*Records to process*:
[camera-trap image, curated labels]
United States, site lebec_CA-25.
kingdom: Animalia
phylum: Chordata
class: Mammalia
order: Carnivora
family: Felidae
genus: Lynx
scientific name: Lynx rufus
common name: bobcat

==

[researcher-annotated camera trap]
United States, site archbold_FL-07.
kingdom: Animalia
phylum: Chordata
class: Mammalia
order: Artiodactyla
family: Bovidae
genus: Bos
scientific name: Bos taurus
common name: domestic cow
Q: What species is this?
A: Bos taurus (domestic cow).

*Instructions to follow*: Give the exact lines, and only those, from the line containing "[camera-trap image, curated labels]" through the line containing "common name: bobcat" in the entries above.

*Output of the task*:
[camera-trap image, curated labels]
United States, site lebec_CA-25.
kingdom: Animalia
phylum: Chordata
class: Mammalia
order: Carnivora
family: Felidae
genus: Lynx
scientific name: Lynx rufus
common name: bobcat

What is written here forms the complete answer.